**Exercise**.
Print the entries that appear below, exactly as written and without their pictures.
____
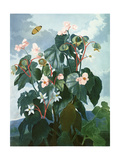 The Oblique-Leaved Begonia, Engraved by Caldwell, from 'The Temple of Flora' by Robert Thornton,… Giclee Print by Philip Reinagle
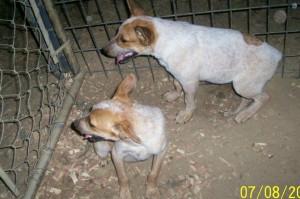 heeler pups in TN - 2007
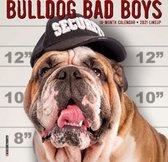 Bulldog Bad Boys 2021 Mini Wall Calendar (Dog Breed Calendar)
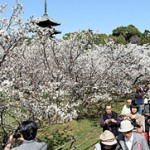 Omuro cherry blossoms reach full bloom ten days earlier than last year (April 8, Ninna-ji Temple, Ukyo Ward, Kyoto)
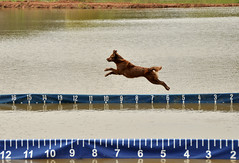 000 Alice (The_Little_GSP) Tags: dog jump dock pond maryland bigair flyingdog jumpingdog dockdogs lilypons adamstown chesapeakedockdogs littlegspphotography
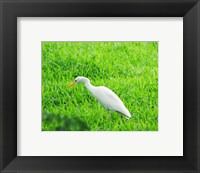Framed Egret In Field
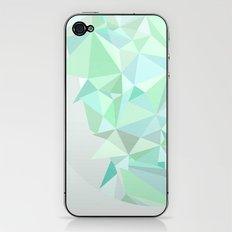 Circle 1 iPhone & iPod Skin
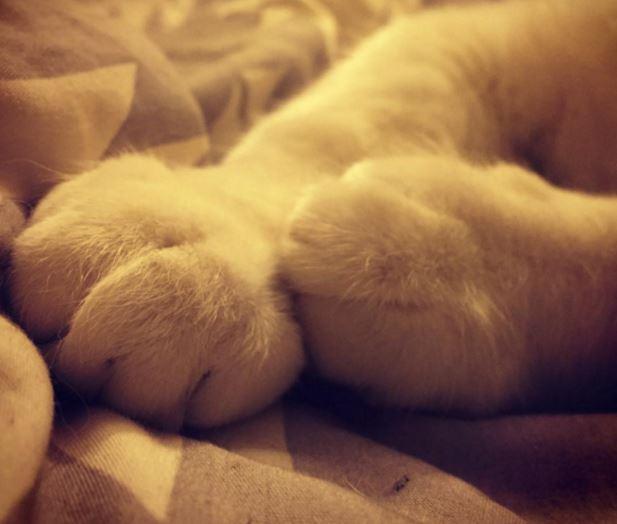 cat paws 11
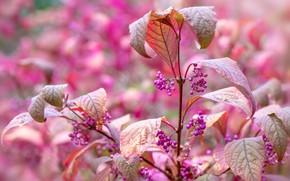 Картинка листья, ягоды, куст, сад, плоды, гроздья, сиреневые, боке, каликарпа, красивоплодник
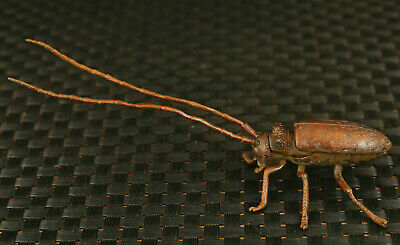 old chinese red bronze hand cast macrochaeta beetle statue decoration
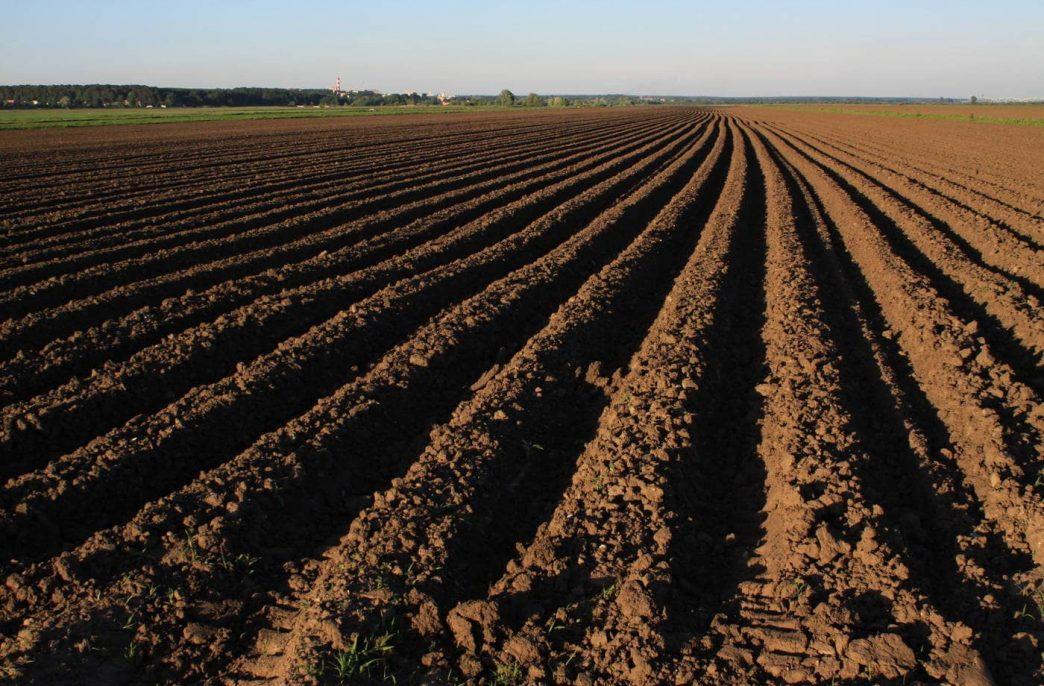 Подмосковные аграрии закупили 23% удобрений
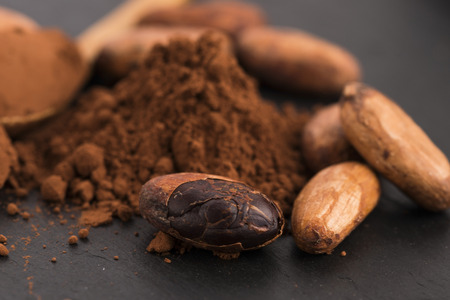 cacao: cacao beans and cacao powder in spoon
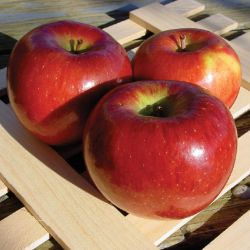 Photo of Stark® BraeStar™ Apple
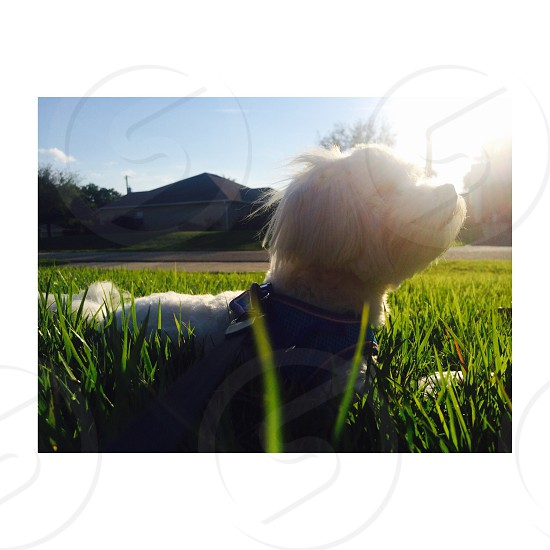 white long haired small dog with blue harness on green lawn photo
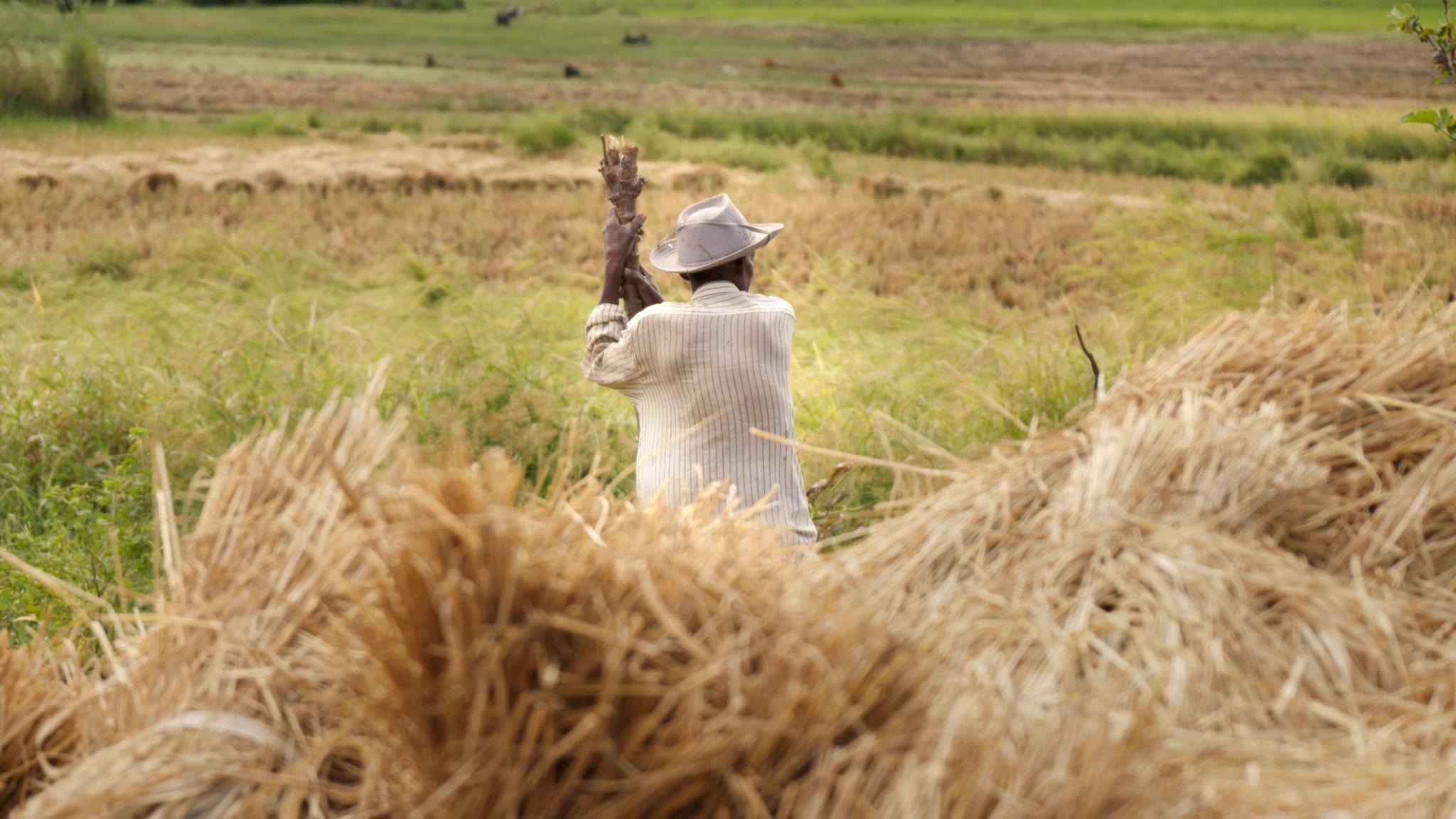 Farmer.jpg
____
**Exercise response**.
 The Oblique-Leaved Begonia, Engraved by Caldwell, from 'The Temple of Flora' by Robert Thornton,… Giclee Print by Philip Reinagle
 heeler pups in TN - 2007
 Bulldog Bad Boys 2021 Mini Wall Calendar (Dog Breed Calendar)
 Omuro cherry blossoms reach full bloom ten days earlier than last year (April 8, Ninna-ji Temple, Ukyo Ward, Kyoto)
 000 Alice (The_Little_GSP) Tags: dog jump dock pond maryland bigair flyingdog jumpingdog dockdogs lilypons adamstown chesapeakedockdogs littlegspphotography
Framed Egret In Field
 Circle 1 iPhone & iPod Skin
 cat paws 11
 Картинка листья, ягоды, куст, сад, плоды, гроздья, сиреневые, боке, каликарпа, красивоплодник
 old chinese red bronze hand cast macrochaeta beetle statue decoration
 Подмосковные аграрии закупили 23% удобрений
 cacao: cacao beans and cacao powder in spoon
 Photo of Stark® BraeStar™ Apple
 white long haired small dog with blue harness on green lawn photo
 Farmer.jpg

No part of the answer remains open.